━━ SOURCE EXTRACT

Anyway, a MAJOR issue I ran into is that Windows' "Restore Previous Versions" is only partially randomly working.

At first, the previous versions didn't show up at all, but after a bunch of fiddling around, recreating new periodic snapshot tasks, deleting and recreating my SMB shares, cleaning up old snapshots (short of deleting them all. I have about a year's worth of snapshots, taken hourly, 5 days a week), letting snapshots be created and then setting up the SMB share, I was able to get some to show.

But it's now completely random what shows in Windows. The snapshots are being taken correctly in the TrueNAS GUI, but the ones that make it to "Restore Previous Versions" are random. I've also tried downgrading to 11.3-U5, same issue. Both show the snapshots randomly, although each version showed different individual snapshots on the same day (Like 11.3-U5 showed 6AM, 10AM, 2PM, 12.0 showed 7AM, 8AM, 10AM, 1PM, all from the same snapshots taken in the GUI). I've attached an example of the difference between the FreeNAS GUI and "Restore Previous Versions."

━━━━
━━ DATA ROWS

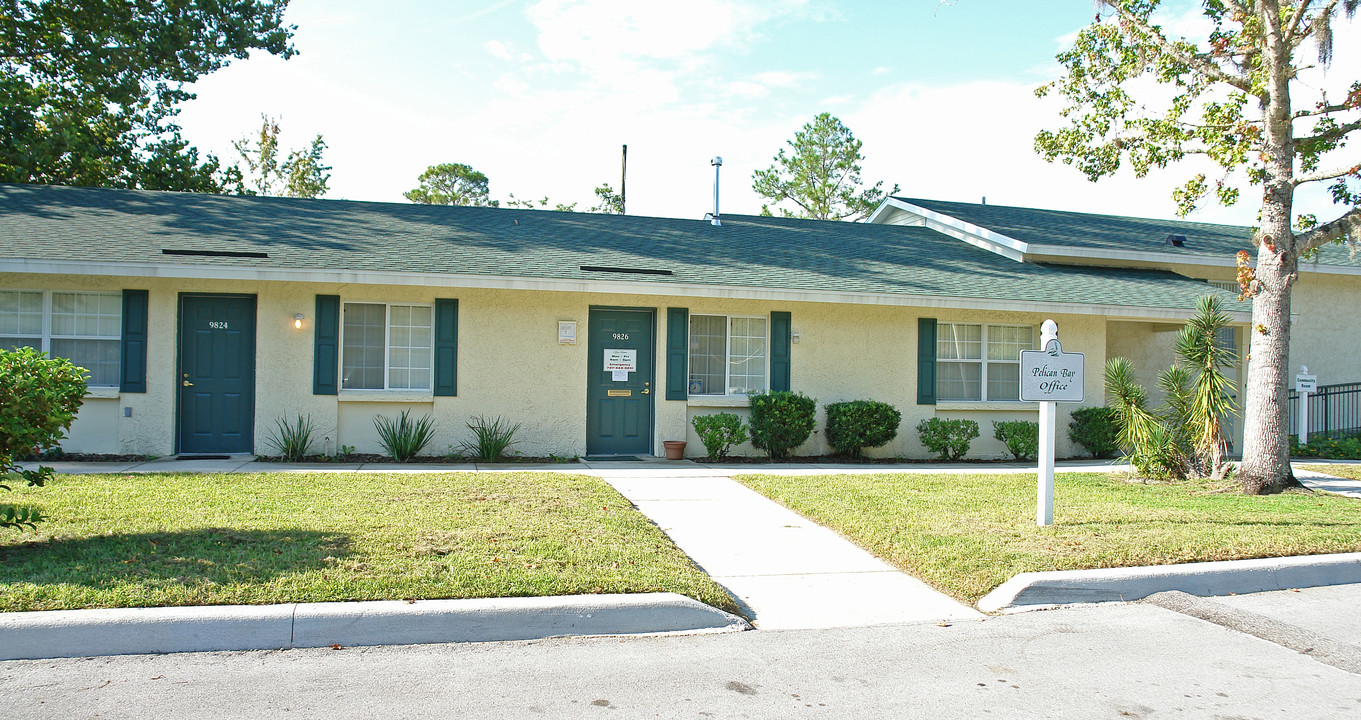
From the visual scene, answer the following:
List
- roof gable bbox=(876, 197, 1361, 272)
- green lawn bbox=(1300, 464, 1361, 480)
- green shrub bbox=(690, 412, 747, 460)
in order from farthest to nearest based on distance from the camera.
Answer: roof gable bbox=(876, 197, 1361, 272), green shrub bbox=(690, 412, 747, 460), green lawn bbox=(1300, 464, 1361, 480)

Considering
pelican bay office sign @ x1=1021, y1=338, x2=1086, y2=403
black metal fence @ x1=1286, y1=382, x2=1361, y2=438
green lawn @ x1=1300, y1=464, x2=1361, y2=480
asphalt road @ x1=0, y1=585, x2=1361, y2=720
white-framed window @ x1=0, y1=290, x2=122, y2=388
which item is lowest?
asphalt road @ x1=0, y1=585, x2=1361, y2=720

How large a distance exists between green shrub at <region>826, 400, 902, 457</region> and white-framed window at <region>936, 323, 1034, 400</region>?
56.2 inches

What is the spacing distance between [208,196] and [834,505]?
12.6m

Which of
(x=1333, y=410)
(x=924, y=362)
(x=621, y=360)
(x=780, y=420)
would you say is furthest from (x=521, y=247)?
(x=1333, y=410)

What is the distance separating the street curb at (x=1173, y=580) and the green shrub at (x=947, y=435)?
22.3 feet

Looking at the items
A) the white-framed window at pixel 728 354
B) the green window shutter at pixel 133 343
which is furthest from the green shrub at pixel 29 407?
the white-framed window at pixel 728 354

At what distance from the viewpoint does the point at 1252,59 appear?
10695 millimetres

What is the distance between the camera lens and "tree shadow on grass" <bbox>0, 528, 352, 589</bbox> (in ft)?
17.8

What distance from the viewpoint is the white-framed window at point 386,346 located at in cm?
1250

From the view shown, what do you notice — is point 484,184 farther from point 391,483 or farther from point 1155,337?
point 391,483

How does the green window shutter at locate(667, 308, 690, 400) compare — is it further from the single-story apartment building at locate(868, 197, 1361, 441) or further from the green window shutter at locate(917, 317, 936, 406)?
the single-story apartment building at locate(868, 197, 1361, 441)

━━━━
━━ DATA ROWS

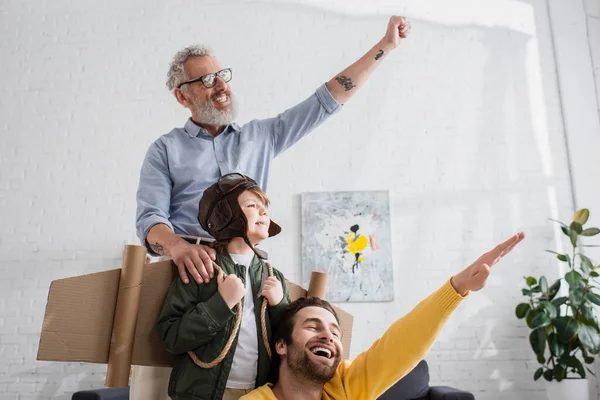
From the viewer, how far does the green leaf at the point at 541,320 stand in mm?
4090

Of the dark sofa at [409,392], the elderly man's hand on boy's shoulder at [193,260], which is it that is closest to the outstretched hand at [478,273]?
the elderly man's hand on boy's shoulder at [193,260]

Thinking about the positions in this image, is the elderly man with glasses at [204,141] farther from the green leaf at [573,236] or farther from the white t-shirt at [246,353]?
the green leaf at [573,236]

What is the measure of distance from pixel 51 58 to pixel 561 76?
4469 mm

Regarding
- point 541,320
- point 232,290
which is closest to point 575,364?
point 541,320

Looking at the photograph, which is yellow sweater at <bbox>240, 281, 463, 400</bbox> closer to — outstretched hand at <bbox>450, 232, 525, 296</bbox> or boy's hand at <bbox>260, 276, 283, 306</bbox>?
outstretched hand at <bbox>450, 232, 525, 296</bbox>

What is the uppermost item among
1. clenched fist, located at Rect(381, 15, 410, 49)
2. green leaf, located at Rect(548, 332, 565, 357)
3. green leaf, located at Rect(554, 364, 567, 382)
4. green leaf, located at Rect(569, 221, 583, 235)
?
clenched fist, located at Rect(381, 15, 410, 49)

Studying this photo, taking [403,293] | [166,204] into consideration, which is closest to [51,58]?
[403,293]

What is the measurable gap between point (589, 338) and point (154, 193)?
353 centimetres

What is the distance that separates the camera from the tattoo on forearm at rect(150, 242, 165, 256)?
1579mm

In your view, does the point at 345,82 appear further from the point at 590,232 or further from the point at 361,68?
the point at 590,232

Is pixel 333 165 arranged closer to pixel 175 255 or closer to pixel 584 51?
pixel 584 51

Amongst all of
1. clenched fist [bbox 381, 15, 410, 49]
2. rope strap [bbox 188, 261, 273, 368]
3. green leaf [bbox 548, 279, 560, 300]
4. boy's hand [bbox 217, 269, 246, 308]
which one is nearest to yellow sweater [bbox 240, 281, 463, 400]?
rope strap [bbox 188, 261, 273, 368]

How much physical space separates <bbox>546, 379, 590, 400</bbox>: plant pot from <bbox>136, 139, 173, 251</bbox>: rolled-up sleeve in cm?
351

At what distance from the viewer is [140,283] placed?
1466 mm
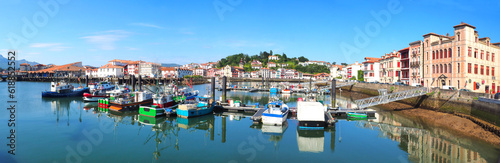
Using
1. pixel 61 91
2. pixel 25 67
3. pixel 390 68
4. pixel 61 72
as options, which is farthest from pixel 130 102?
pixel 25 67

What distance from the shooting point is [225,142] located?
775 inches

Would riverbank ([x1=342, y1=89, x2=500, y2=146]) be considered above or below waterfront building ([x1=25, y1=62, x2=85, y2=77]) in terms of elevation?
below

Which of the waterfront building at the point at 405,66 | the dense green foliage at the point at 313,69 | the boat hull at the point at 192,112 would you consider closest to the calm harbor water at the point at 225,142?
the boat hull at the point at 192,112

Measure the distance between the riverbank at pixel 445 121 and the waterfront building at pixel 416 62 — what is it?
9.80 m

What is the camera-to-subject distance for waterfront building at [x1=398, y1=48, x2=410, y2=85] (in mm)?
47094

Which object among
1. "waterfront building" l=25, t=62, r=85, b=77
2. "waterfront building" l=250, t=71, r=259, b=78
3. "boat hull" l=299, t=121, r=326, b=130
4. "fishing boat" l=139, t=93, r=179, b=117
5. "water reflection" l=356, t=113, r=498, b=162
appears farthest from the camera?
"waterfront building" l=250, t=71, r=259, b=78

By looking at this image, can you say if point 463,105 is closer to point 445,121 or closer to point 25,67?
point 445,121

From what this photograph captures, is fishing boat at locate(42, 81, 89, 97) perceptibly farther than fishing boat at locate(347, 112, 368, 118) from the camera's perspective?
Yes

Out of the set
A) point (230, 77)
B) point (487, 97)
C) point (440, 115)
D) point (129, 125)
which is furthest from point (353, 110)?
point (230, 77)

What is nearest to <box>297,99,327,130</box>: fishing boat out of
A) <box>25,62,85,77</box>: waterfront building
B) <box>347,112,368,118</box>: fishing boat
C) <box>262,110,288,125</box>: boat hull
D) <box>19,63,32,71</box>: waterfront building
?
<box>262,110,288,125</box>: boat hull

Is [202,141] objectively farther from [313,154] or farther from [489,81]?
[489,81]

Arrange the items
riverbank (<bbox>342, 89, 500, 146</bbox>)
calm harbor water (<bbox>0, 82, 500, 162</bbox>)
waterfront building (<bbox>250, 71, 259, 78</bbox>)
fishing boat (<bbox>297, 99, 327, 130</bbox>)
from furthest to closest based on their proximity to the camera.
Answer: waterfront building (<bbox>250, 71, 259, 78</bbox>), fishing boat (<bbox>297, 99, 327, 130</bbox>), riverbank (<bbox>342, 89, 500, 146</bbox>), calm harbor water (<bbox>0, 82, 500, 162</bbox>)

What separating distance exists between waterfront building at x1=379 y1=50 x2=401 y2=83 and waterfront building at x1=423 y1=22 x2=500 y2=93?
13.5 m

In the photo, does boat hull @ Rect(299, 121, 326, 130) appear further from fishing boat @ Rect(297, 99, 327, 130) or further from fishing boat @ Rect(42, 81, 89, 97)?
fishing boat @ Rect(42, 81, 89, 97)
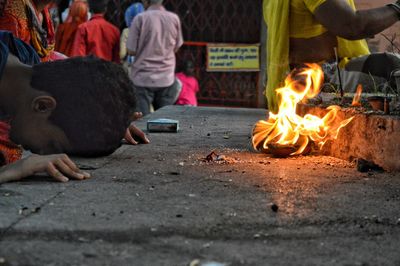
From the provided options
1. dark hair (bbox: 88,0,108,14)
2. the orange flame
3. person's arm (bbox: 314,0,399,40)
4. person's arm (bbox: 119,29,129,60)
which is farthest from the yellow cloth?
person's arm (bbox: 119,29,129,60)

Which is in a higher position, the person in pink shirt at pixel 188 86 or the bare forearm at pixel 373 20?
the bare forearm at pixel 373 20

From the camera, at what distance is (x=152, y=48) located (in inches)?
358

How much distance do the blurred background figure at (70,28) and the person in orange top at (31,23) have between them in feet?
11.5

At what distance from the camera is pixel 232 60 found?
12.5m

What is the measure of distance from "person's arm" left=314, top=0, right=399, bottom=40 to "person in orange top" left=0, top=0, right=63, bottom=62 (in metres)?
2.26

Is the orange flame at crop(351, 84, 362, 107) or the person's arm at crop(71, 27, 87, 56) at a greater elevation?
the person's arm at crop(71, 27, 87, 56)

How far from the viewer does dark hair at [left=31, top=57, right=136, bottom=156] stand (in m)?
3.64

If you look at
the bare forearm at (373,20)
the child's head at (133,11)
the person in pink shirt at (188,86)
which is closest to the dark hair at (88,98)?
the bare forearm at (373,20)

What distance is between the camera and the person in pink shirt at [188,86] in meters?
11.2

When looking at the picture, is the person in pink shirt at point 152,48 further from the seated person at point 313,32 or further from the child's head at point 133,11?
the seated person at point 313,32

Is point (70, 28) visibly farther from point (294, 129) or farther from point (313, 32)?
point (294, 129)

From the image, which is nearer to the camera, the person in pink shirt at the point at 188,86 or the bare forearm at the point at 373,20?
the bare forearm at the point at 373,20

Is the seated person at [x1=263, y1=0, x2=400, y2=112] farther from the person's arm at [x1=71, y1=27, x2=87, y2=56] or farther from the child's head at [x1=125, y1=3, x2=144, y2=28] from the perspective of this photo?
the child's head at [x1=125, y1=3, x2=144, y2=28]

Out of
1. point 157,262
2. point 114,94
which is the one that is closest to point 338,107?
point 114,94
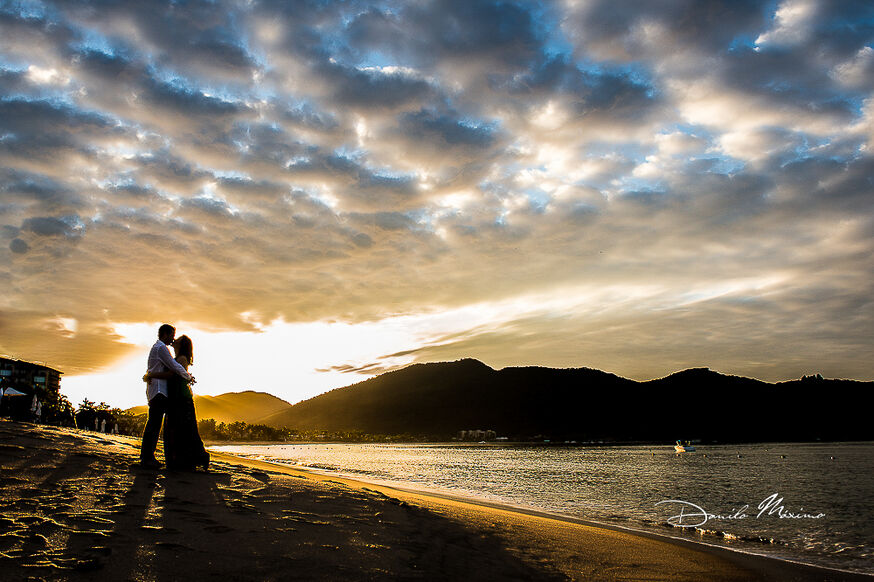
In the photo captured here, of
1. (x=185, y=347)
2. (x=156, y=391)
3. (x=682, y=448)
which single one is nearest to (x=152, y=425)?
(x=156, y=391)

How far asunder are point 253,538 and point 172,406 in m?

━━━━

:: YOUR TASKS ::
• 1. Decide whether each statement agrees with the post about TrueNAS snapshots, answering yes or no and quoting the deciding words of the post: (a) Downgrading to 11.3-U5 fixed the problem. (b) The snapshots are taken hourly, five days a week. (c) The writer deleted all of the old snapshots.
• 2. Continue the post about TrueNAS snapshots from the point where it stops.
The material in the two blocks is separate from the post about TrueNAS snapshots.

:: TASK ANSWERS ::
• 1.
(a) No: "I've also tried downgrading to 11.3-U5, same issue."
(b) Yes: "taken hourly, 5 days a week"
(c) No: "short of deleting them all"

• 2.
I haven't tried downgrading to 9.10.2 again, but I'm sure that will work normally as it did for so long. I really miss the option on the new GUI to be able to select which snapshot tasks are used for "Restore Previous Versions." I'm sure there was a reason they removed it, but I really need help here.

We use this feature often! We have thousands of customer folders in our main data folders and many people accessing them so there's all kinds of stupid things that happen. People dragging folders into other folders accidently, deleting folders if they disabled the delete confirmation, ransomware encrypting the entire folder, people editing files that others currently are working on or haven't been assigned to them, the list goes on. Too many times to count on how the feature has saved us and very quickly, open older version, copy/paste, done.

I've searched and searched and haven't found a way to get this working back the way it used to/should be. Any help would be greatly appreciated as we're down for the weekend, and I have until Sunday night to decide if I'm going all the way back to 9.10.2 which I have config backups for, but there are iSCSI shares and other things that won't just come over 1 to 1.

Ohh wise gurus of Free/TrueNAS, please show me the way! Thank you. Stay well and stay safe.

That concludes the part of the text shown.